Yo no tengo nada contra la teniente de alcalde de infraestructuras de nuestro consistorio de Palma, ni tendría por qué tenerlo. Pero sucede que, cuando alguien habla de mejorar algo en la ciudad, me tiemblan las carnes. Igual que el perro aquél de Pavlov que, a la que sonaba la campanilla, se ponía a babear, yo oigo lo de las mejoras y me tiembla el ánimo. Con excepciones tan escasas como encomiables, cada obra de mejora que abordan -poniendo toda su buena voluntad por delante, es de suponer- las autoridades municipales termina por cargarse algo que estaba bien así, como lo habíamos visto desde siempre. Ya sean las farolas, los bancos, las aceras, los bordillos, los paseos, las plazas, los árboles, las fuentes o las simples calles, sucede como si hubiese un diablo atento a la perspectiva del cambio para llevarlo al resultado más doloroso.

A veces la necesidad de cambiar se impone porque interviene la fuerza mayor: se cae una casa o se hunde el pavimento abriendo un socavón gigantesco. Pero por lo común la voluntad de cambiar viene de la mano de otras cosas que resultan difíciles de entender sin acudir a los términos de la medicina. De la psiquiatría, en concreto. Resulta ser así siempre que a un alcalde le da por los delirios de grandeza y pone un sector de la ciudad, o toda ella, patas arriba como si se estuviese preparando para una guerra de trincheras.

De eso va la mejora última que se nos propone ahora desde la tenencia de alcaldía de infraestructuras de Palma, tal y como recoge este diario en su edición de hoy. Es un efecto colateral de la megalomanía que condujo no sólo a construir un parque nada discreto en la plaza de España sino a derribarlo al poco y ponerse a otra cosa. Aun arrastramos las consecuencias del disparate aquél, y las seguiremos arrastrando durante muchos años. Pero, en esta ocasión al menos, la mejora parece que va en el sentido contrario al diseñado por el satanás de turno. Doña Marina Sans, encargada del departamento competente en infraestructuras, quiere recuperar los bancos diseñados por el arquitecto Bennàssar hace un siglo. Cuando la plaza tomó el aspecto que conocíamos antes de que interviniese la locura municipal reciente.

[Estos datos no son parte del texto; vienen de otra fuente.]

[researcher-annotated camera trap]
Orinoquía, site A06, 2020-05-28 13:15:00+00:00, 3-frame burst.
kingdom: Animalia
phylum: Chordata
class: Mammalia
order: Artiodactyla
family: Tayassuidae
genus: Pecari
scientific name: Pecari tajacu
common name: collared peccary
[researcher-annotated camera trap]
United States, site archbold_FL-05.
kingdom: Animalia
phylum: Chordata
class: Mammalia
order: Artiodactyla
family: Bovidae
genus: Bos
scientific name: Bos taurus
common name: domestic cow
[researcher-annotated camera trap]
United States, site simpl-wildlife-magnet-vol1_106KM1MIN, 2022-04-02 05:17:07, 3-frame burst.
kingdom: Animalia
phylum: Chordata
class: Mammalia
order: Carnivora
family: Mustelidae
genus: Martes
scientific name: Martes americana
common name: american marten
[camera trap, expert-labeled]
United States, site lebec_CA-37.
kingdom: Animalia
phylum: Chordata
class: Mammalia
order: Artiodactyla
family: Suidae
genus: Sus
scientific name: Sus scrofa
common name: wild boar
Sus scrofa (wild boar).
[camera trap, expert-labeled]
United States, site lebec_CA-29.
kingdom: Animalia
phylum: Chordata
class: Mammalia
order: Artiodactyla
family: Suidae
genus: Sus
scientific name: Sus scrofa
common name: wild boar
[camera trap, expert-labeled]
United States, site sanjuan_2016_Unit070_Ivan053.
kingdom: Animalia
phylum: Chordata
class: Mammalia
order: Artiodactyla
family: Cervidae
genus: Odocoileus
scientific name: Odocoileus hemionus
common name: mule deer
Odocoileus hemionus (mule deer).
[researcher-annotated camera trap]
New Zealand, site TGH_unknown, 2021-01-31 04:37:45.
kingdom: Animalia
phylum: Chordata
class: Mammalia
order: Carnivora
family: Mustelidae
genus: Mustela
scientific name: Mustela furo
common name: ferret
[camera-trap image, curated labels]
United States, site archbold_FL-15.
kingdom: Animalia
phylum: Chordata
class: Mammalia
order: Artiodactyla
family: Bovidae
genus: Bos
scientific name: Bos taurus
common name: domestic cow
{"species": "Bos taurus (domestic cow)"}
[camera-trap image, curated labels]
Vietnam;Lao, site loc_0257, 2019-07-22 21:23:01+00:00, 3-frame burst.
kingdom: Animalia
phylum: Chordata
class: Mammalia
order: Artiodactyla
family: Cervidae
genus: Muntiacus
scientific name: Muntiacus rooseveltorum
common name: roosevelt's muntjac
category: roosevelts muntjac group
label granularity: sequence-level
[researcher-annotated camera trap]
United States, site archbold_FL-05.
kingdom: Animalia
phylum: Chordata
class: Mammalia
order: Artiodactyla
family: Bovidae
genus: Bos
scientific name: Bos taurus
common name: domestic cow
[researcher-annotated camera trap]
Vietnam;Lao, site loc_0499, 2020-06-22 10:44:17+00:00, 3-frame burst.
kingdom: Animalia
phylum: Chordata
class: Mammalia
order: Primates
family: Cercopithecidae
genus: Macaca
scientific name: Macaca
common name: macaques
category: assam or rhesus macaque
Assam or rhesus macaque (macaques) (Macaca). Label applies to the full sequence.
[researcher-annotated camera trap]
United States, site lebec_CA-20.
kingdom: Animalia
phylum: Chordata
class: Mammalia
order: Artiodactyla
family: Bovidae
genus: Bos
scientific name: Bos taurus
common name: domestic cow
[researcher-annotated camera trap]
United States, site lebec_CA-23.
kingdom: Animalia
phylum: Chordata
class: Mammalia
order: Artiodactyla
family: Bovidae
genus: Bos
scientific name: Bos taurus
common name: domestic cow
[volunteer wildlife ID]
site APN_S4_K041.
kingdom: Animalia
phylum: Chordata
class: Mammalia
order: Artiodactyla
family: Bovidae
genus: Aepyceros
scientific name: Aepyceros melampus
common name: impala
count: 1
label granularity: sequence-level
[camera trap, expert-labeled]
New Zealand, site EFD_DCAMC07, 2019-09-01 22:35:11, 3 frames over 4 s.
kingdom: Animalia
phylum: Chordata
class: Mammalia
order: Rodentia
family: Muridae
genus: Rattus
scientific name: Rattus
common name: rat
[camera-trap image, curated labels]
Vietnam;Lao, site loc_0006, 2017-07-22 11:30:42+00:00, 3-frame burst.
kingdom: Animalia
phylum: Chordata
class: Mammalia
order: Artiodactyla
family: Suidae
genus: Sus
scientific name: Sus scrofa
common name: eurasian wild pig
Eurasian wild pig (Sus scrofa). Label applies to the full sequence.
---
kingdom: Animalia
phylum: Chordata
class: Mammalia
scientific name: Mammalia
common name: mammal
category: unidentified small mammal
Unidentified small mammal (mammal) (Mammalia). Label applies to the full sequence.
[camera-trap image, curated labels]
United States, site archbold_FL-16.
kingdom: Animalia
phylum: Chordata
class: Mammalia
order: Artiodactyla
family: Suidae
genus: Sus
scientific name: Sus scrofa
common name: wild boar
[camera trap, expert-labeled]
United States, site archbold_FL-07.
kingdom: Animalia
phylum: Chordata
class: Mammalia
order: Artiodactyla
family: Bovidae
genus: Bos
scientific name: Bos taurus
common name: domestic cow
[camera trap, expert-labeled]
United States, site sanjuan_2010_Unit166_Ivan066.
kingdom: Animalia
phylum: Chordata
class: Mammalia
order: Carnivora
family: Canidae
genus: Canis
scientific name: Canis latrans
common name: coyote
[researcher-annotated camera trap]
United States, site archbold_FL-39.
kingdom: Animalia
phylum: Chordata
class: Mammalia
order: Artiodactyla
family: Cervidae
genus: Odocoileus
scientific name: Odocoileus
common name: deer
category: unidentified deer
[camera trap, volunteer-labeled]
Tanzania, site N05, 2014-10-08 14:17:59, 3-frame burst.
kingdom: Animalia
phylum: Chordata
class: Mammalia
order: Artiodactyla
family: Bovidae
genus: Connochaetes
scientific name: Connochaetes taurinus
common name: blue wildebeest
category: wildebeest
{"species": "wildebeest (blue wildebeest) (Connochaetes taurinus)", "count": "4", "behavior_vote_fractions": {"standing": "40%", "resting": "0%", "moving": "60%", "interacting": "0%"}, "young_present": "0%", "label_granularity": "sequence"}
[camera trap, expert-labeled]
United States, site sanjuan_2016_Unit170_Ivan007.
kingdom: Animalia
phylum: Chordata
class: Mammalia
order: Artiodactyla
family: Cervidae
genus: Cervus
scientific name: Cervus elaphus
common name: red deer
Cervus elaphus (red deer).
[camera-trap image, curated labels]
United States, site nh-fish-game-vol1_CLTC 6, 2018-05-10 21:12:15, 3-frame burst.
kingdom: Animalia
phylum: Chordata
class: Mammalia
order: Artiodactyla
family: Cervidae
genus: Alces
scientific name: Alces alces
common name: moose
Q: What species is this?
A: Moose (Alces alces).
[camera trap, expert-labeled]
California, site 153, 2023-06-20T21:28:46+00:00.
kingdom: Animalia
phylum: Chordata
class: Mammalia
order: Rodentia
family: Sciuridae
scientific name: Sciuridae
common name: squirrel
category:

Volver a la fuente y los bancos originales tiene al menos la virtud de promover la nostalgia. De lo que no estoy seguro, sin embargo, es del calibre de las marchas atrás a medias. ¿Quedarán bien los bancos de antes en la plaza de ahora, o caeremos en un pastiche absurdo? Es difícil contestar a esa pregunta de antemano. Pero, por contra, resulta facilísimo concluir la moraleja: para qué demonios necesitábamos tanto diseño, tanta obra, tan gigantesco gasto y tantos trastornos si al cabo resulta que era mejor dejar las cosas como antes. Es verdad que la rectificación es de sabios. Lo malo aparece cuando los padres de tales sabios, los padres políticos, claro, fueron unos manirrotos sin la menor traza de sensatez a la hora de inventarse obras faraónicas.

Pienso yo que el ayuntamiento de Palma haría bien en crear una ordenanza que se aplicase a sus propios alcaldes, tenientes de alcalde y consejales, prohibiendo las mejoras a tontas y a locas. Es decir, todas las que no vengan impuestas por la fuerza mayor. Si puede ser, con efectos retroactivos. Y, ya en plan de matrícula de honor, con un apartado que obligue a dejar el paseo de Es Born como era tal y como lo conocíamos hace treinta o cuarenta años.